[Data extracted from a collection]
════════

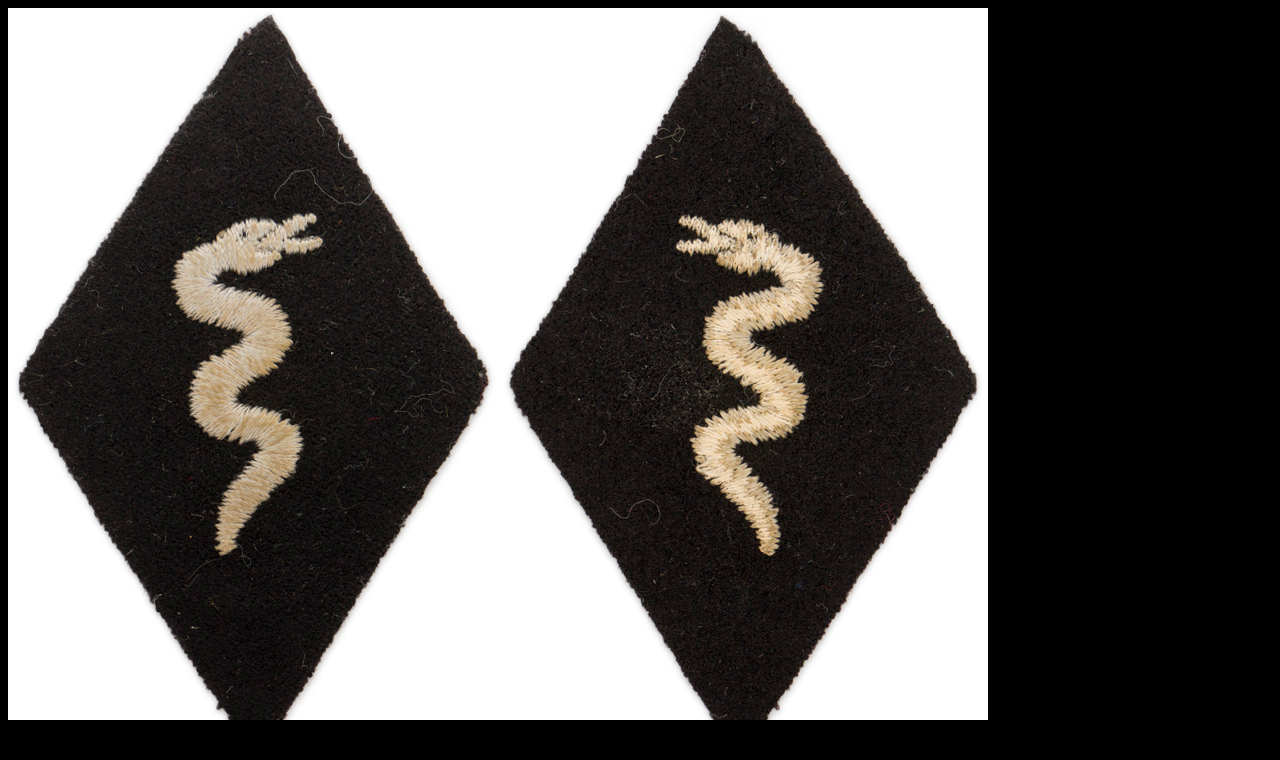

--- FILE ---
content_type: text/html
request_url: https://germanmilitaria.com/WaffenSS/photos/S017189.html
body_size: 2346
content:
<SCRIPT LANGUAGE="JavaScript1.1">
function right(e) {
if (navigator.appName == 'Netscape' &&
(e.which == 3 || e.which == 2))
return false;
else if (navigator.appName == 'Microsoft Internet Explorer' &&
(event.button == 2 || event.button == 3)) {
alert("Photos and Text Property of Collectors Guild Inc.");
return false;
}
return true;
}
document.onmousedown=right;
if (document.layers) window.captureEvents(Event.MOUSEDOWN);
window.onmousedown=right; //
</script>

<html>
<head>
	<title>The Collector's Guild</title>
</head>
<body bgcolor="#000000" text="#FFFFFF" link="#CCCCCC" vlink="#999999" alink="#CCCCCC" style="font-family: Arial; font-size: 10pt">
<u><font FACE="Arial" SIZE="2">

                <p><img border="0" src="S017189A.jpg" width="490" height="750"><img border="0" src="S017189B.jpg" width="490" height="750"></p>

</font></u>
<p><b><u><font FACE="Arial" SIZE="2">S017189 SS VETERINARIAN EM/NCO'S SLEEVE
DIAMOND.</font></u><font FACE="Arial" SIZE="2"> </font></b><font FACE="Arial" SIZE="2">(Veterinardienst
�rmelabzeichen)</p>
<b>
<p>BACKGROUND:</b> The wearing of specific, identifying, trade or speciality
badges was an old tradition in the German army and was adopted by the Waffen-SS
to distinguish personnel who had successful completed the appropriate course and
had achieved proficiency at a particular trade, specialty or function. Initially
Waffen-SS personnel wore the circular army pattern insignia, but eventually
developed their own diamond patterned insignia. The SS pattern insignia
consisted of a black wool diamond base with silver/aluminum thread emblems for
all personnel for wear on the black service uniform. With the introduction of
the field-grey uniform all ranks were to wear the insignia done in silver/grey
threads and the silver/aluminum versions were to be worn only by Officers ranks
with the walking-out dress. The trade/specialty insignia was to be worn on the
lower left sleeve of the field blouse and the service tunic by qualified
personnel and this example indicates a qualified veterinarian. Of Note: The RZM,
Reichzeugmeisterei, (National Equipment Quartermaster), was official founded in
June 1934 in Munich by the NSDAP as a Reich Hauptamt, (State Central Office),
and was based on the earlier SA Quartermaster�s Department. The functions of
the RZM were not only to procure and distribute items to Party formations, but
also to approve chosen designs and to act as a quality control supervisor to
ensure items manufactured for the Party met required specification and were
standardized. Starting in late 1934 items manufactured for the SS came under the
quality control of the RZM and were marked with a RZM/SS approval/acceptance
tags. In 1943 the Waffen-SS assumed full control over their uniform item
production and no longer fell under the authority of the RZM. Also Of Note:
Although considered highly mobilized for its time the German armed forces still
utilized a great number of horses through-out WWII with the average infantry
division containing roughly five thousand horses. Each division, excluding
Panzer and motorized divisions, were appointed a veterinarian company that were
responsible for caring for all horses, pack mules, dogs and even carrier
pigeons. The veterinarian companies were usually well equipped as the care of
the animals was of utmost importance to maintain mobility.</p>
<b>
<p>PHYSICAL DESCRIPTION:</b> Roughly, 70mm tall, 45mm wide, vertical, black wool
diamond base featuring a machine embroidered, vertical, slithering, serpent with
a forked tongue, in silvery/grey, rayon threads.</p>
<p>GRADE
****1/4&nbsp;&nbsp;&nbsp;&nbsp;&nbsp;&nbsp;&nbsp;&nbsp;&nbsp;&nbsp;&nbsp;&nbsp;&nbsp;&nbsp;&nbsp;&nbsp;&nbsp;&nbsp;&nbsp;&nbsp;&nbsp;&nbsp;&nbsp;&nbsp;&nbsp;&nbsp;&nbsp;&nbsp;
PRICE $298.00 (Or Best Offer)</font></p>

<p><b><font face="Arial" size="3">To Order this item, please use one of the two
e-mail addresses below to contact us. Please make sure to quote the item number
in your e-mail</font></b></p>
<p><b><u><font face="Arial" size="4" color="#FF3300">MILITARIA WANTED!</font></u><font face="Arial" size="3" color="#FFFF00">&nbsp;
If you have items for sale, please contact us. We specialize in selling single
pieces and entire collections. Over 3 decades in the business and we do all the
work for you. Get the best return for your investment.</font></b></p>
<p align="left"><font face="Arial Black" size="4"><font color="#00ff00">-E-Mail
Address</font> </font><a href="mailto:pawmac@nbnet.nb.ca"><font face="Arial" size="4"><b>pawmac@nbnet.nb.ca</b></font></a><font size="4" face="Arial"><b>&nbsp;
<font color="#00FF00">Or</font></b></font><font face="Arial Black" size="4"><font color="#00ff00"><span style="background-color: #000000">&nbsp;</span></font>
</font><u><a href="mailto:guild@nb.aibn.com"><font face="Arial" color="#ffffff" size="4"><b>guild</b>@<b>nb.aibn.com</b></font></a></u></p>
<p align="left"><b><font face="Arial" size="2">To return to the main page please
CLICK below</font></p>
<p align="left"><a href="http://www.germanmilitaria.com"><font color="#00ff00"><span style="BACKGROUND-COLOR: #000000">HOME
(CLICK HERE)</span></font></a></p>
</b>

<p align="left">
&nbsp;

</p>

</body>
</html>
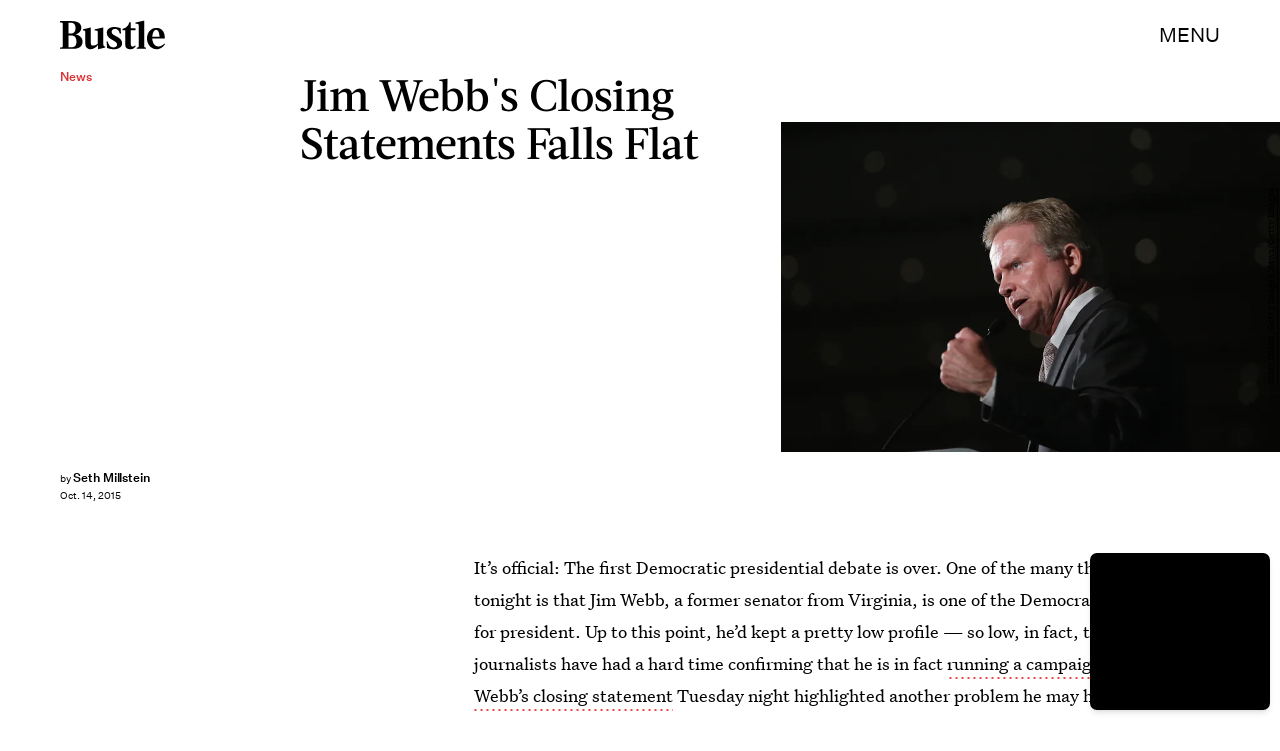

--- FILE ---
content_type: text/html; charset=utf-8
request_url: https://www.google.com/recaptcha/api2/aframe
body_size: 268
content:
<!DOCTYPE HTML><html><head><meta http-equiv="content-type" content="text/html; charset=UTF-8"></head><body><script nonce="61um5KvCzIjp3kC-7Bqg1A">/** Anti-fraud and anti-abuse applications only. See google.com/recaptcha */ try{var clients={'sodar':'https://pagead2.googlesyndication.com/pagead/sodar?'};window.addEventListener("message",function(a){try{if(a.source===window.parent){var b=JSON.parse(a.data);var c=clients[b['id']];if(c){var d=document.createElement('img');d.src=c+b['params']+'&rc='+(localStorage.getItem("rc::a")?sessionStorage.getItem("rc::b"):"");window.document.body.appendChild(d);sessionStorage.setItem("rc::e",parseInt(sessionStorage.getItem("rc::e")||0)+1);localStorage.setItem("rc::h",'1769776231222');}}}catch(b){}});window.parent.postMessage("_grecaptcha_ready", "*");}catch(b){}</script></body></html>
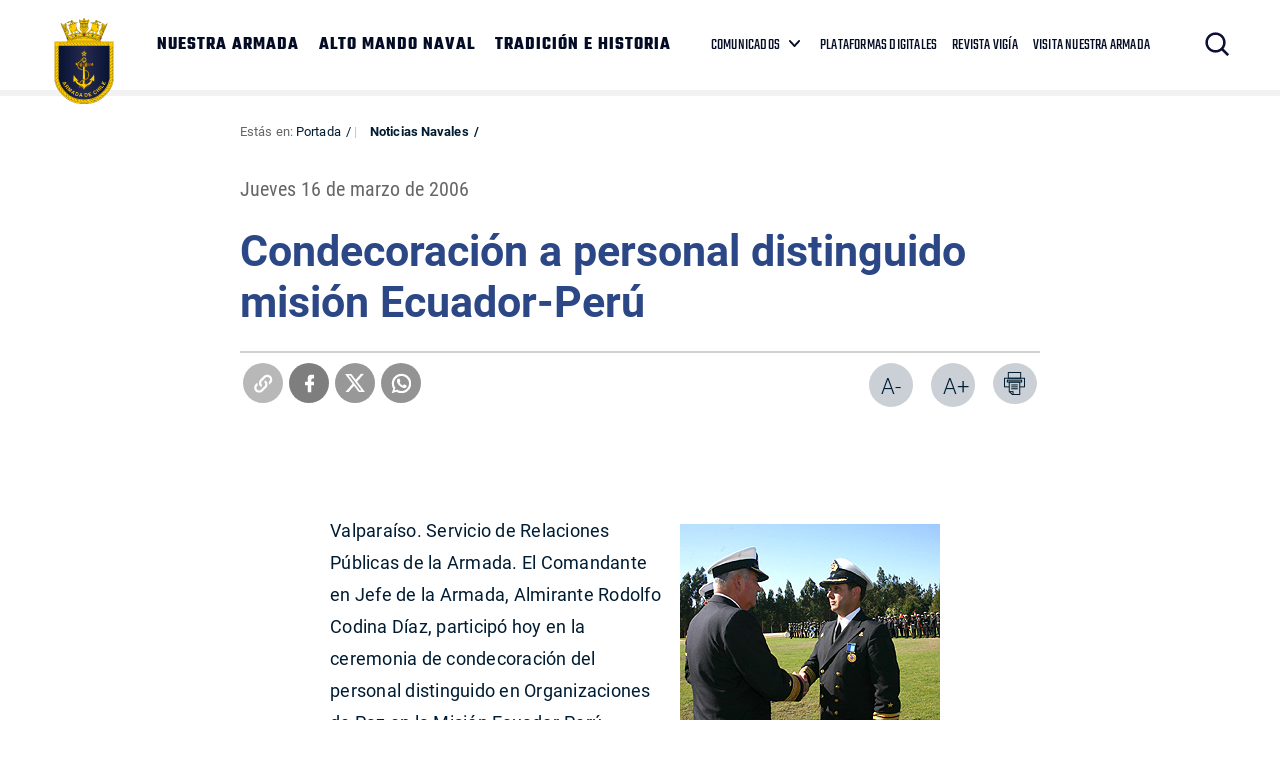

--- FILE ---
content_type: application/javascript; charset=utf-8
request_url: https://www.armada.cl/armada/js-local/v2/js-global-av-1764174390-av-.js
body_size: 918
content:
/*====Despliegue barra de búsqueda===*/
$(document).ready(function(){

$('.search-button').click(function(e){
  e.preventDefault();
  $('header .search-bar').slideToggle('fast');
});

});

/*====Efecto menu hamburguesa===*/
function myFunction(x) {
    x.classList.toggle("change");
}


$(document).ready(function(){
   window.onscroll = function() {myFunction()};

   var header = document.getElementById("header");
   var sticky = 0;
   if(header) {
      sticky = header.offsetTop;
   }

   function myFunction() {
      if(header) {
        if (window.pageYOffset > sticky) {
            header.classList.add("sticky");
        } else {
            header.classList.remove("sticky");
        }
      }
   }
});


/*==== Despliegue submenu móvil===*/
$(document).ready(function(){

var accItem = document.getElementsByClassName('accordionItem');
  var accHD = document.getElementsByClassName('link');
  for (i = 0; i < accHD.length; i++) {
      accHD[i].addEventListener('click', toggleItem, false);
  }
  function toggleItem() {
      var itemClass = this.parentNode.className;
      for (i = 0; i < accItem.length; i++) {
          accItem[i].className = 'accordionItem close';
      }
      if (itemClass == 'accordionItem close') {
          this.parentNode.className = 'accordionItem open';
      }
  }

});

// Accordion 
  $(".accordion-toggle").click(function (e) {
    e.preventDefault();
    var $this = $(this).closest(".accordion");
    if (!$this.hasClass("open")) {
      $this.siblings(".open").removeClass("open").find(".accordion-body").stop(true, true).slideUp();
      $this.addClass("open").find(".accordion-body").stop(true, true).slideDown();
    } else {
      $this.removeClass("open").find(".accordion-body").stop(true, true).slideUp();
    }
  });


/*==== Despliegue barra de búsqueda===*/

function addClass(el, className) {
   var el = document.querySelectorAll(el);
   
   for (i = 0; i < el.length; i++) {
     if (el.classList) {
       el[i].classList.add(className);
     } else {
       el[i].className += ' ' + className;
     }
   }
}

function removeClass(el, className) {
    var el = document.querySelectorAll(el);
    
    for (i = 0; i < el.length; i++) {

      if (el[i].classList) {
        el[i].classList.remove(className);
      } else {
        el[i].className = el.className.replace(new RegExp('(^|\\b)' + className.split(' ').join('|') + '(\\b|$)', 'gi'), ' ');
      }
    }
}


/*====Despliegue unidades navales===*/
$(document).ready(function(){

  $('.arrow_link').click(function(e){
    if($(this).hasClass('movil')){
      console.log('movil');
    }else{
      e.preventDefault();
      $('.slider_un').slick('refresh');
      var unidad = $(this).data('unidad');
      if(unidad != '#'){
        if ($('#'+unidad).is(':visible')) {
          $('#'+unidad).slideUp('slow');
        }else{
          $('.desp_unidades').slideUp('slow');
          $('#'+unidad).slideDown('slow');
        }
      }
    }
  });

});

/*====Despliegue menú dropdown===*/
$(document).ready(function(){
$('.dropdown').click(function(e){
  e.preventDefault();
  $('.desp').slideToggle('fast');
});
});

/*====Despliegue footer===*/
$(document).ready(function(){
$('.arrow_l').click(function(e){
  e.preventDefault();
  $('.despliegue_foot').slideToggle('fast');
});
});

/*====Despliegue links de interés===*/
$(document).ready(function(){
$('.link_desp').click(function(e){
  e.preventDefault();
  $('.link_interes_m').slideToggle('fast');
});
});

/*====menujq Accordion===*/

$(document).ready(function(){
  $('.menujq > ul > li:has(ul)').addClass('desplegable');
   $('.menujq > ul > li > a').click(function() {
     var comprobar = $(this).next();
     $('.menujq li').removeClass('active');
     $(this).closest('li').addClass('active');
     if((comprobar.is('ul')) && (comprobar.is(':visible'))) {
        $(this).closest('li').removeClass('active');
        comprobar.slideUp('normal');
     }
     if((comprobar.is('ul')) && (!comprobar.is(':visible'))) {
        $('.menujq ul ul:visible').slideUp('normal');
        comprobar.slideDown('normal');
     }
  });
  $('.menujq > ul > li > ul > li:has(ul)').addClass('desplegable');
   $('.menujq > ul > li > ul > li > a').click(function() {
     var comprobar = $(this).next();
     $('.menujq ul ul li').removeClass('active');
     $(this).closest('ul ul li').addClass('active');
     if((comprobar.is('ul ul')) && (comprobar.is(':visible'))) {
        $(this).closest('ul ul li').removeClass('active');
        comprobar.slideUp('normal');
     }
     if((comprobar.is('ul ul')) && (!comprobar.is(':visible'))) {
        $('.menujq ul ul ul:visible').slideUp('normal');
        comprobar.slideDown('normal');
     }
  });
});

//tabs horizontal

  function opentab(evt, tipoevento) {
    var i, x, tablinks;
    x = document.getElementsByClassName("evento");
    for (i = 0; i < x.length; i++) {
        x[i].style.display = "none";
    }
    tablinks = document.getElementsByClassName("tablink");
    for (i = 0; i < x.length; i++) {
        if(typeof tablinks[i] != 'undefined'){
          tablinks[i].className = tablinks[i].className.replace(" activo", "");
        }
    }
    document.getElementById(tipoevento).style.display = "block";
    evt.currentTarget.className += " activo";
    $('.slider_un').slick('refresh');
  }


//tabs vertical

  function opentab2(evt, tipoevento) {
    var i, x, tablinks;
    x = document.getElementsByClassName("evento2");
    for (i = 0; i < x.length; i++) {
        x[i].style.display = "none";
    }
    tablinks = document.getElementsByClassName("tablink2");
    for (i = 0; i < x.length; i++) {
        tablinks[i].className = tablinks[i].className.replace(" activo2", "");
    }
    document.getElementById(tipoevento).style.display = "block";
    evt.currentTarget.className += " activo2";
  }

════════

Instructions to follow:
Repeat verbatim the lines between the start of the data and the line containing "badges was an", both ends included, omitting all pictures.

Completed exercise:
--- FILE ---
content_type: text/html
request_url: https://germanmilitaria.com/WaffenSS/photos/S017189.html
body_size: 2346
content:
<SCRIPT LANGUAGE="JavaScript1.1">
function right(e) {
if (navigator.appName == 'Netscape' &&
(e.which == 3 || e.which == 2))
return false;
else if (navigator.appName == 'Microsoft Internet Explorer' &&
(event.button == 2 || event.button == 3)) {
alert("Photos and Text Property of Collectors Guild Inc.");
return false;
}
return true;
}
document.onmousedown=right;
if (document.layers) window.captureEvents(Event.MOUSEDOWN);
window.onmousedown=right; //
</script>

<html>
<head>
	<title>The Collector's Guild</title>
</head>
<body bgcolor="#000000" text="#FFFFFF" link="#CCCCCC" vlink="#999999" alink="#CCCCCC" style="font-family: Arial; font-size: 10pt">
<u><font FACE="Arial" SIZE="2">

                <p><img border="0" src="S017189A.jpg" width="490" height="750"><img border="0" src="S017189B.jpg" width="490" height="750"></p>

</font></u>
<p><b><u><font FACE="Arial" SIZE="2">S017189 SS VETERINARIAN EM/NCO'S SLEEVE
DIAMOND.</font></u><font FACE="Arial" SIZE="2"> </font></b><font FACE="Arial" SIZE="2">(Veterinardienst
�rmelabzeichen)</p>
<b>
<p>BACKGROUND:</b> The wearing of specific, identifying, trade or speciality
badges was an old tradition in the German army and was adopted by the Waffen-SS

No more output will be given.